An exact copy of the entries is needed, with every picture left out.

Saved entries
· · ·

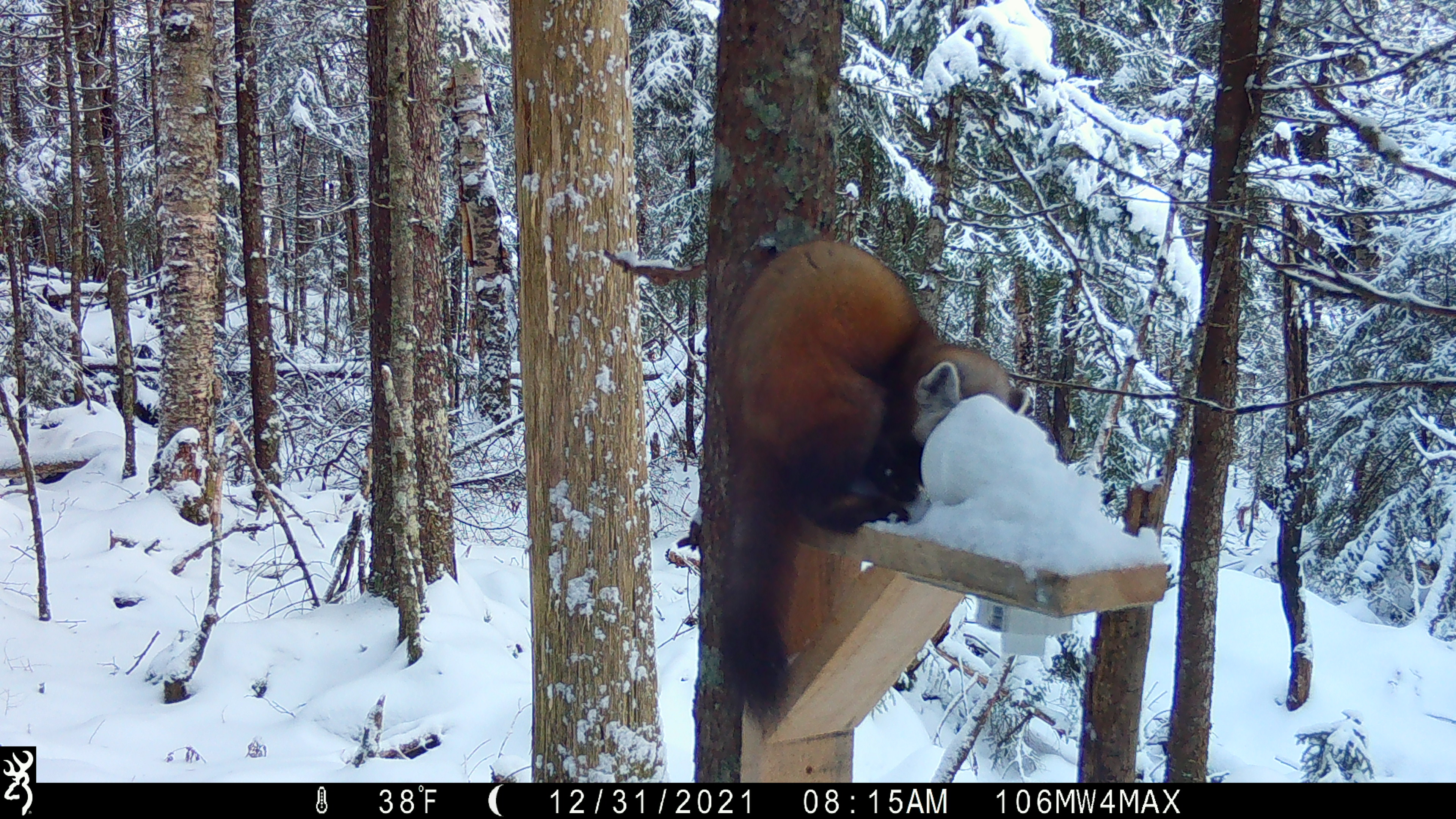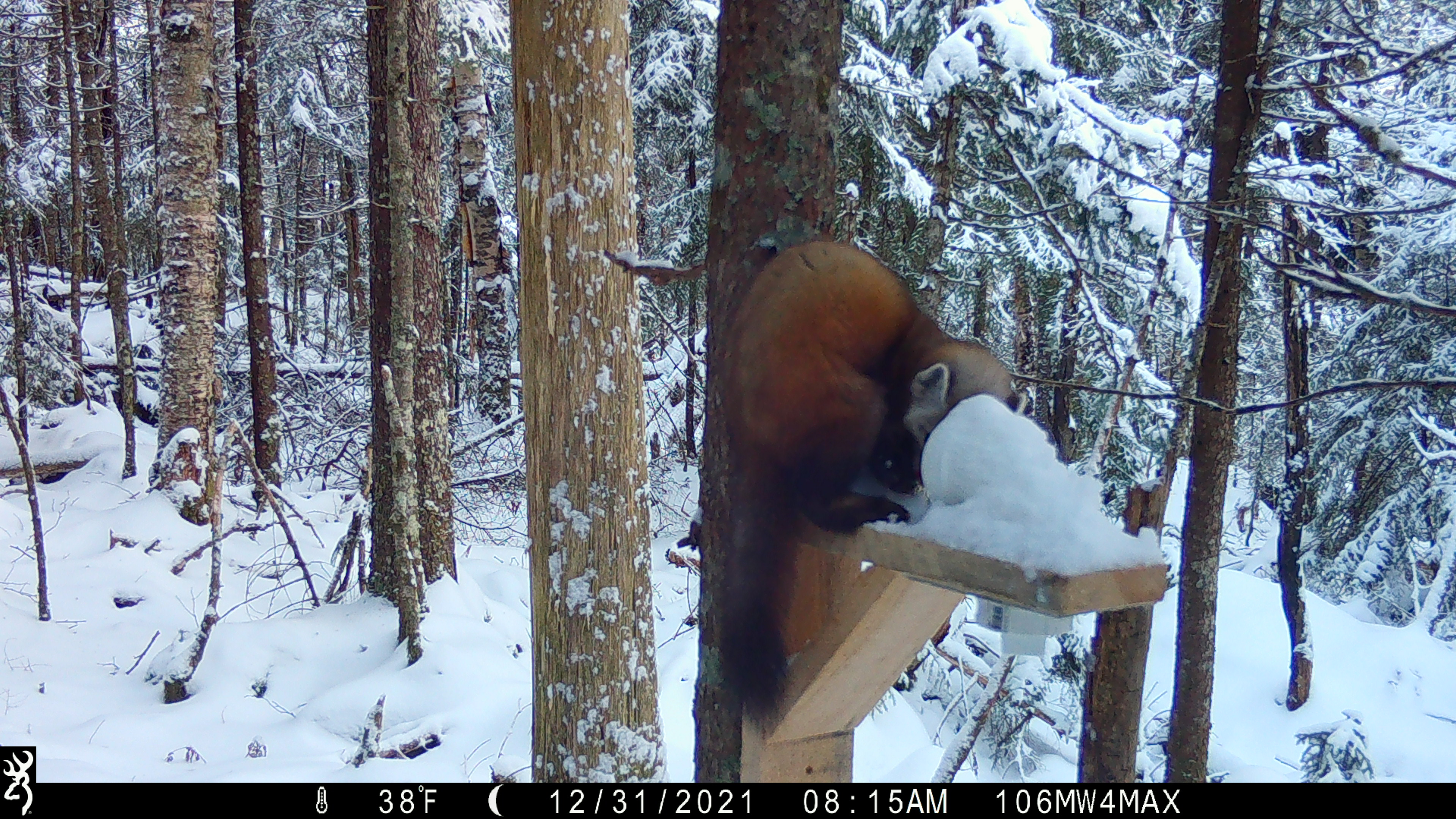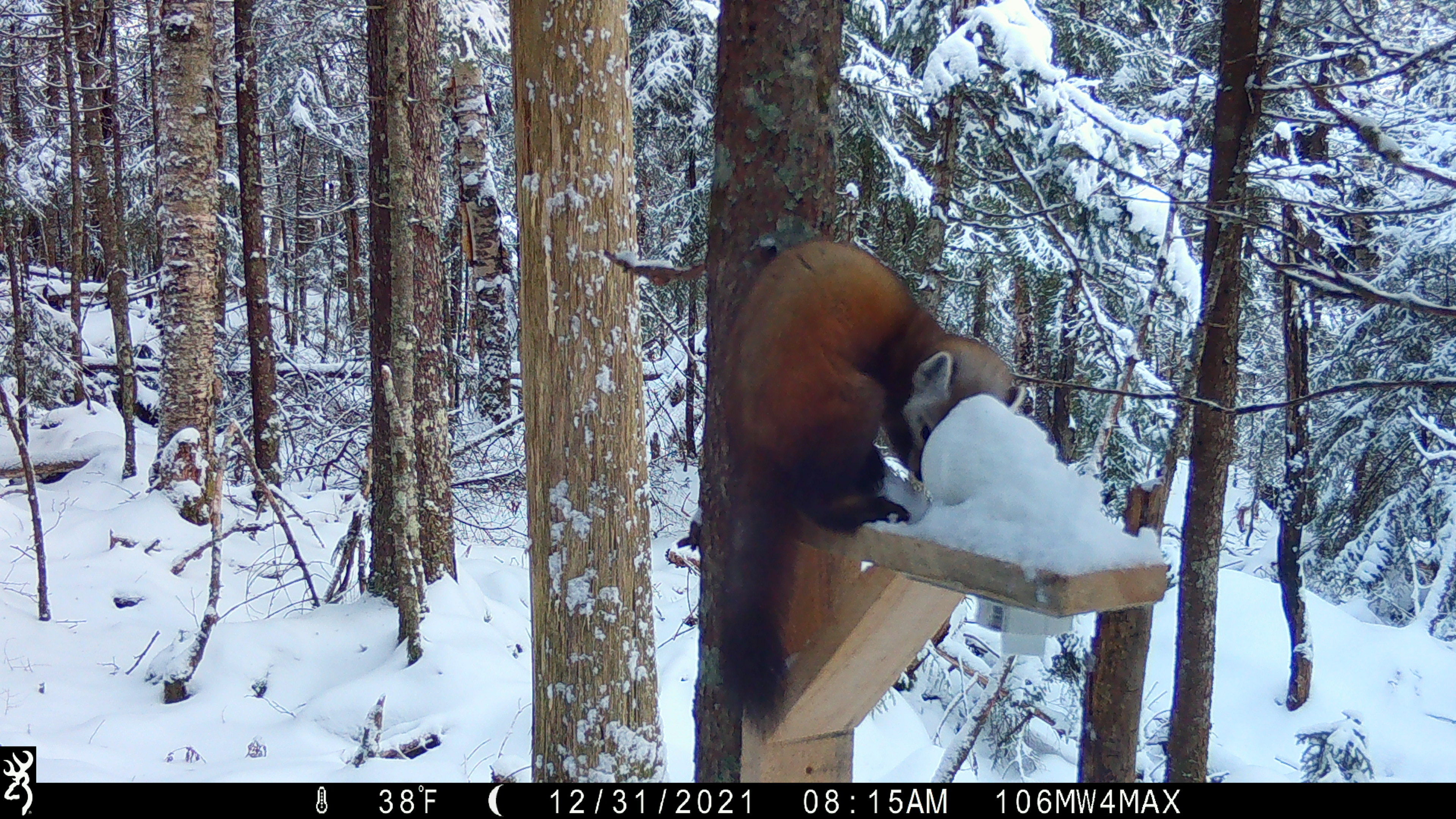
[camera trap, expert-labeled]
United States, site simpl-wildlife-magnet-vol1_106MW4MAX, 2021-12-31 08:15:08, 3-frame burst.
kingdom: Animalia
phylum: Chordata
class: Mammalia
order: Carnivora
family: Mustelidae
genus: Martes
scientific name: Martes americana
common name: american marten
American marten (Martes americana).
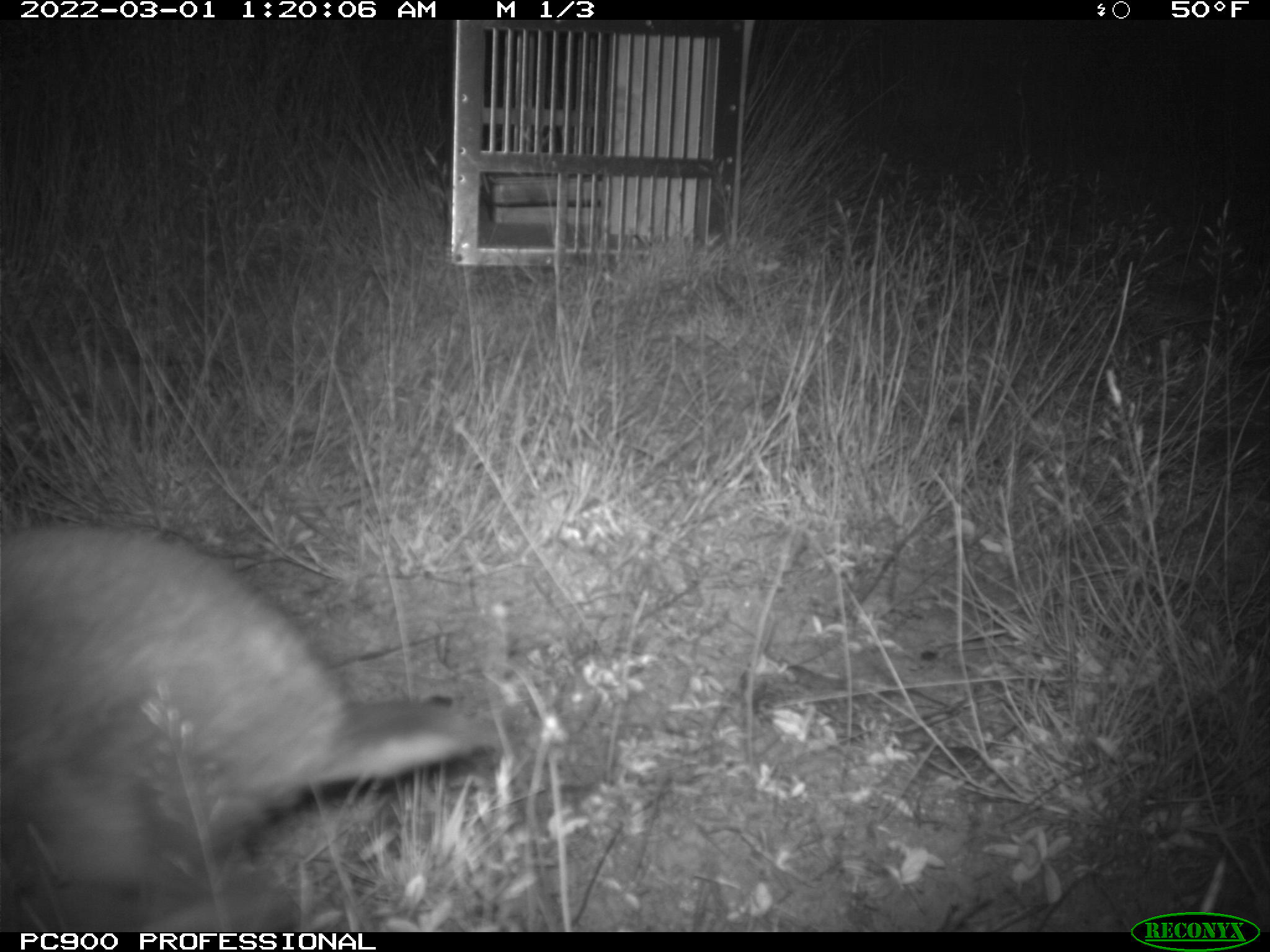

· · ·

Exercise answer:
[camera trap, expert-labeled]
United States, site simpl-wildlife-magnet-vol1_106MW4MAX, 2021-12-31 08:15:08, 3-frame burst.
kingdom: Animalia
phylum: Chordata
class: Mammalia
order: Carnivora
family: Mustelidae
genus: Martes
scientific name: Martes americana
common name: american marten
American marten (Martes americana).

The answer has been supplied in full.